Recipe courtesy of Lee Anne Wong
4 hr 45 min
50 min
6 to 8 servings
4 hr 45 min
50 min
6 to 8 servings


  • 2 tablespoons toasted sesame seeds, plus more for sprinkling
  • 1 cup soy sauce
  • 2 tablespoons sesame oil
  • 2 tablespoons sugar
  • 2 tablespoons rice vinegar
  • 1/2 cup chopped scallions (green and white parts mixed) 
  • 2 teaspoons finely grated fresh ginger
  • 4 large cloves garlic, chopped
  • 1 tablespoon red chile flakes
  • 1/2 teaspoon ground black pepper
  • Two 16-ounce boneless beef rib eye steaks
  • 1 tablespoon vegetable oil
  • 2 cups kimchee cabbage, drained
  • 16 round rice paper wrappers
  • 16 butter lettuce leaves
  • Pickled Asian Pears, recipe follows
  • Fresh mint, Thai basil and cilantro leaves, for garnish 
  • 1/2 cup toasted pine nuts
Pickled Asian Pears:
  • 1 cup rice vinegar
  • 1/2 cup sugar
  • Heavy pinch salt
  • 2 Asian pears, cut into 1/4-inch batons


Watch how to make this recipe.

Grind the sesame seeds in a coffee grinder until fine. Place the ground sesame seeds in a medium bowl and add the soy, sesame oil, sugar, rice vinegar, 2 tablespoons water, scallions, ginger, garlic, red chile flakes and black pepper; stir until thoroughly combined. 

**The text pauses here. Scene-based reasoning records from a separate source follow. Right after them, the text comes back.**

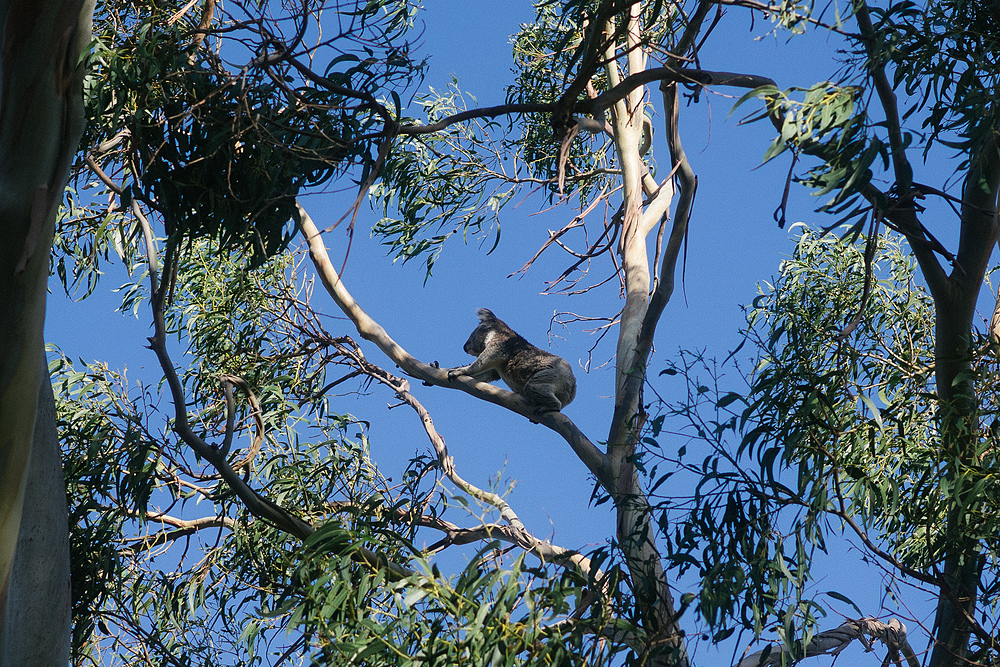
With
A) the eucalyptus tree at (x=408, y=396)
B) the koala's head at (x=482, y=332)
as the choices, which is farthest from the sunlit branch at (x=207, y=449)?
the koala's head at (x=482, y=332)

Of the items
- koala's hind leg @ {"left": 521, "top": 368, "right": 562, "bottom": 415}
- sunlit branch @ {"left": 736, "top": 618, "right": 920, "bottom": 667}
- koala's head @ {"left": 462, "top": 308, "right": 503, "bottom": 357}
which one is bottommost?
sunlit branch @ {"left": 736, "top": 618, "right": 920, "bottom": 667}

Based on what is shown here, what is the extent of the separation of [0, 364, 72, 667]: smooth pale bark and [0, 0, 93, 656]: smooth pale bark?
448mm

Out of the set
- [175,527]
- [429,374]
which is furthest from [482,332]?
[175,527]

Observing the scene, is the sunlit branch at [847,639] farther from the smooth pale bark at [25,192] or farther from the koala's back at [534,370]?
the smooth pale bark at [25,192]

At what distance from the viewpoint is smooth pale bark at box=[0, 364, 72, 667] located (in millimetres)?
3004

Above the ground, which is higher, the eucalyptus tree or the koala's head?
the koala's head

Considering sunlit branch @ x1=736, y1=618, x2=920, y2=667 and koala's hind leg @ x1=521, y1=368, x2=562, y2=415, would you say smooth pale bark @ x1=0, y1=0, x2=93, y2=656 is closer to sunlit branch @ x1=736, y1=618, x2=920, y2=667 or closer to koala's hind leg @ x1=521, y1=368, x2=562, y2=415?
koala's hind leg @ x1=521, y1=368, x2=562, y2=415

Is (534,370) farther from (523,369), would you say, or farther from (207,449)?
(207,449)

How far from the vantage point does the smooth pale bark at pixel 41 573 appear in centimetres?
300

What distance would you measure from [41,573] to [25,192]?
1.29 meters

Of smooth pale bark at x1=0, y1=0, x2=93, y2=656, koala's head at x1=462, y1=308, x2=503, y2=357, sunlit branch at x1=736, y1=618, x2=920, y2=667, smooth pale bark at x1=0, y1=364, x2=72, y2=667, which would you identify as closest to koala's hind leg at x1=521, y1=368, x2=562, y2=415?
koala's head at x1=462, y1=308, x2=503, y2=357

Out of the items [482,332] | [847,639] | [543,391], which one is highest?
[482,332]

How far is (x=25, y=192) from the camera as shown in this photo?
8.58 ft

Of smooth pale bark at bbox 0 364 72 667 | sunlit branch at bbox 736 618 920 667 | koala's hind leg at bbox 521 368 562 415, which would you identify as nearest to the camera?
smooth pale bark at bbox 0 364 72 667
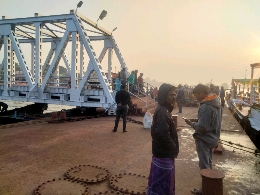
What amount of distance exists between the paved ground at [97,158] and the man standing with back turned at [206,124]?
Result: 72 centimetres

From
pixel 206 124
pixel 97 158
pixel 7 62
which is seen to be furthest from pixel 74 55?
pixel 206 124

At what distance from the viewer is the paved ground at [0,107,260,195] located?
4004 millimetres

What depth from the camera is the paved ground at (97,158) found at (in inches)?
158

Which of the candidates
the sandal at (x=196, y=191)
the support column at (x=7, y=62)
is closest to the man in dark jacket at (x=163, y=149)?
the sandal at (x=196, y=191)

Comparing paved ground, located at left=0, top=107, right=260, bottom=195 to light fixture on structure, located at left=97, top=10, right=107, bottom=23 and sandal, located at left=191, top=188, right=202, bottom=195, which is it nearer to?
sandal, located at left=191, top=188, right=202, bottom=195

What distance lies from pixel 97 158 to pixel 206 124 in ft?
9.71

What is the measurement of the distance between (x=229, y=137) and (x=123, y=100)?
170 inches

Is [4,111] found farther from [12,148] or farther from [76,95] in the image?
[12,148]

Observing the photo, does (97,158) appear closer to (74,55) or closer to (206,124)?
(206,124)

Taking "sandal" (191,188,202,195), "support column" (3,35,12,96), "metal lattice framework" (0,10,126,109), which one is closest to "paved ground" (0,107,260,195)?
"sandal" (191,188,202,195)

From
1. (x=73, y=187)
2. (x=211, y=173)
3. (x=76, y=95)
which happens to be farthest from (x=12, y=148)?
(x=76, y=95)

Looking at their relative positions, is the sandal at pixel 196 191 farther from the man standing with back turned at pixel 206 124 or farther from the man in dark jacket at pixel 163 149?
the man in dark jacket at pixel 163 149

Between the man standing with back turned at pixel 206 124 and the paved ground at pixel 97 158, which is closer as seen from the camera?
the man standing with back turned at pixel 206 124

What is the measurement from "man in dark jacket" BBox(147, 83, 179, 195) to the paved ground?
3.45 feet
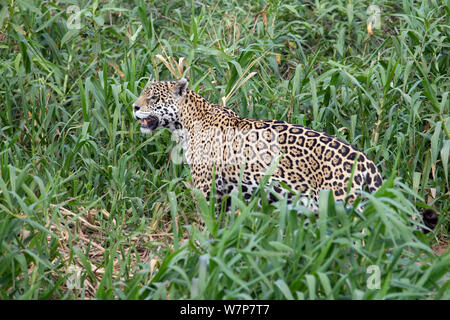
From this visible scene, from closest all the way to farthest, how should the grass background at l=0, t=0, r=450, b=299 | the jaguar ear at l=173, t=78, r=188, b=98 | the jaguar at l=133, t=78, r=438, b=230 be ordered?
the grass background at l=0, t=0, r=450, b=299 < the jaguar at l=133, t=78, r=438, b=230 < the jaguar ear at l=173, t=78, r=188, b=98

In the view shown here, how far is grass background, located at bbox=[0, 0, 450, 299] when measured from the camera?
4.29 metres

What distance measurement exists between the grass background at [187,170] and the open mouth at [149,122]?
1.13ft

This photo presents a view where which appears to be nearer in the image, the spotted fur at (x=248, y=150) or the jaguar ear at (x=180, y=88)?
the spotted fur at (x=248, y=150)

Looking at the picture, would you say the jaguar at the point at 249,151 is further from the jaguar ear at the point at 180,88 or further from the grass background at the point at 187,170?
the grass background at the point at 187,170

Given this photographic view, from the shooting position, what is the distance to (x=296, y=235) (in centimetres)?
436

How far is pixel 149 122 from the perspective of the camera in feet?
20.9

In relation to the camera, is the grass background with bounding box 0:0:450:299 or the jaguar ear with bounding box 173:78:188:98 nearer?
the grass background with bounding box 0:0:450:299

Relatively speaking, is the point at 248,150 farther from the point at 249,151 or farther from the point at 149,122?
the point at 149,122

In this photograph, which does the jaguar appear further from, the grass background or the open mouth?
the grass background

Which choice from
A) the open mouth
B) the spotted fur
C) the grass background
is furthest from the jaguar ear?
the grass background

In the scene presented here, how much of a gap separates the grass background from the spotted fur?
0.32 metres

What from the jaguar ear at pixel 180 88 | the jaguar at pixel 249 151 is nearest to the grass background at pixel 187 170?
the jaguar at pixel 249 151

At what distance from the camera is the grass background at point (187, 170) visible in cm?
429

Place the steaks in a large baking dish, pour the marinade over and turn to coat. Cover and let marinate in the refrigerator for at least 2 hours to overnight. Preheat the grill or broiler to high heat. Remove the steaks from the marinade and allow the steaks to come to room temperature, 20 to 30 minutes. 

Place the marinade in a pot and bring to a boil. Simmer for 3 minutes and then remove from the heat and set aside. 

Grill the steaks on both sides until medium rare, 4 to 5 minutes until the first side is golden brown, then turn the steaks and cook for 5 to 6 minutes more. Remove the steaks from the heat and allow them to rest for 5 minutes. Slice the beef into thin slices and lightly brush with the cooked marinade. 

Heat a large nonstick saute pan over high heat. Add the vegetable oil and kim chee to the pan. Fry the kim chee until it begins to brown and color, stirring occasionally. Remove from the pan and set aside to cool. 

To assemble, fill a shallow baking dish or fry pan (something that will fit the diameter of the rice paper) with 3 cups hot water. Working with one wrapper at a time, soak the rice paper for 10 seconds in the hot water - no longer, as the rice paper is very delicate and will tear easily. Lay the softened wrapper on a flat surface. Place a butter lettuce leaf in the center, and then 2 ounces of sliced beef on top. Add a hefty pinch of caramelized kim chi, followed by a few spears of Pickled Asian Pears and few pieces each of mint, Thai basil and cilantro leaves. Sprinkle with toasted pine nuts. Carefully fold the bottom of the wrapper up to cover the filling. Fold in the left and right sides, and then tuck and roll it over twice, tightly like a cigar. Repeat these steps until all of the wrappers have been used. Keep the summer rolls separated on a platter or sheet tray (they tend to stick together) and cover with a damp paper towel. Refrigerate until ready to serve.

Pickled Asian Pears:

In a medium bowl, whisk the vinegar, sugar and salt together until the sugar dissolves. Toss the pear batons in the marinade and allow to sit immersed in the fridge for at least an hour.